Instructions to follow = Exclude the images, then return every line below exactly as written.

Top of Provided information

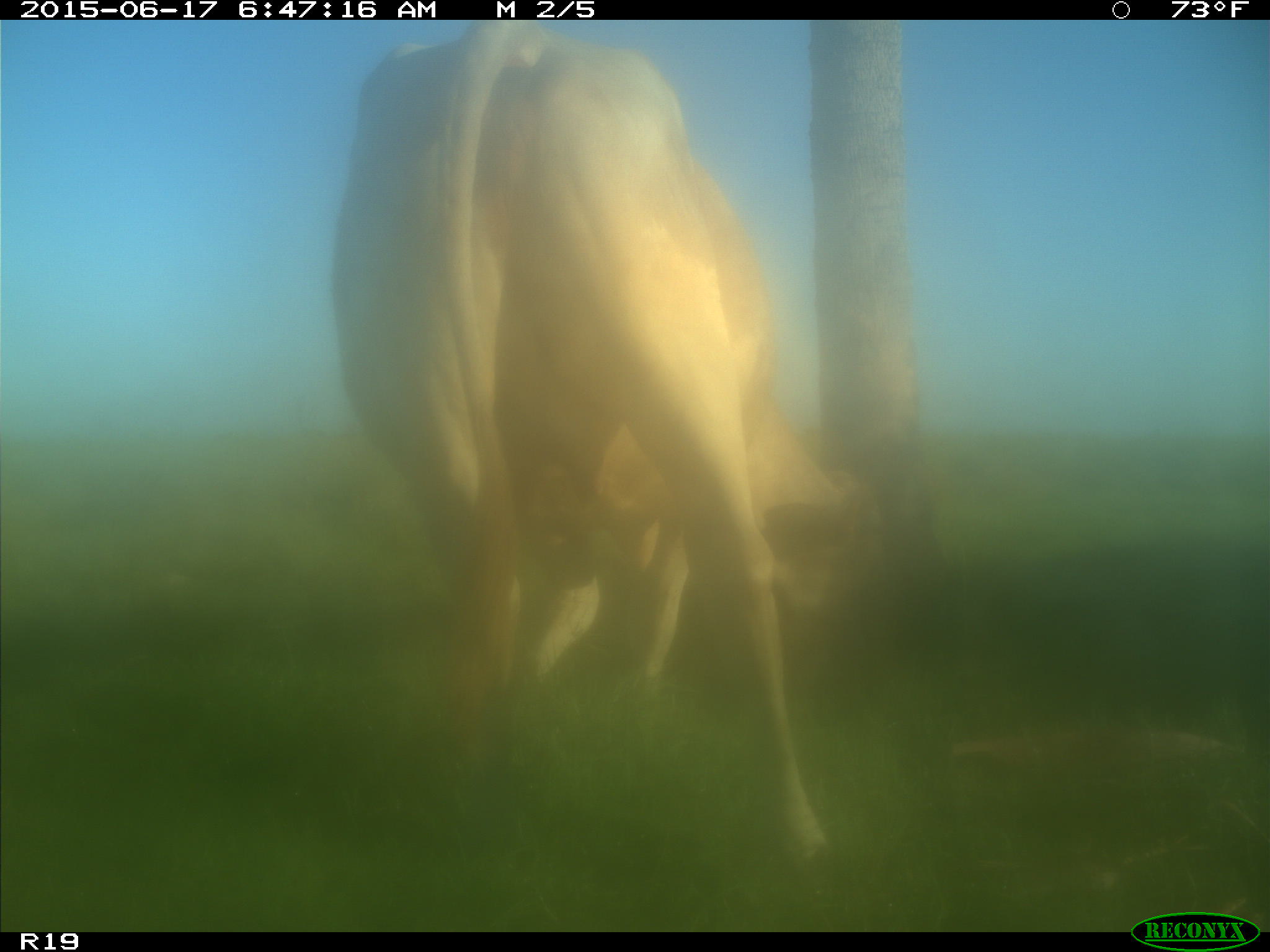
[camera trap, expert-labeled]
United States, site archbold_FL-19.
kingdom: Animalia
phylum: Chordata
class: Mammalia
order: Artiodactyla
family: Bovidae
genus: Bos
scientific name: Bos taurus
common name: domestic cow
Bos taurus (domestic cow).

Bottom of Provided information

Answer =
[camera trap, expert-labeled]
United States, site archbold_FL-19.
kingdom: Animalia
phylum: Chordata
class: Mammalia
order: Artiodactyla
family: Bovidae
genus: Bos
scientific name: Bos taurus
common name: domestic cow
Bos taurus (domestic cow).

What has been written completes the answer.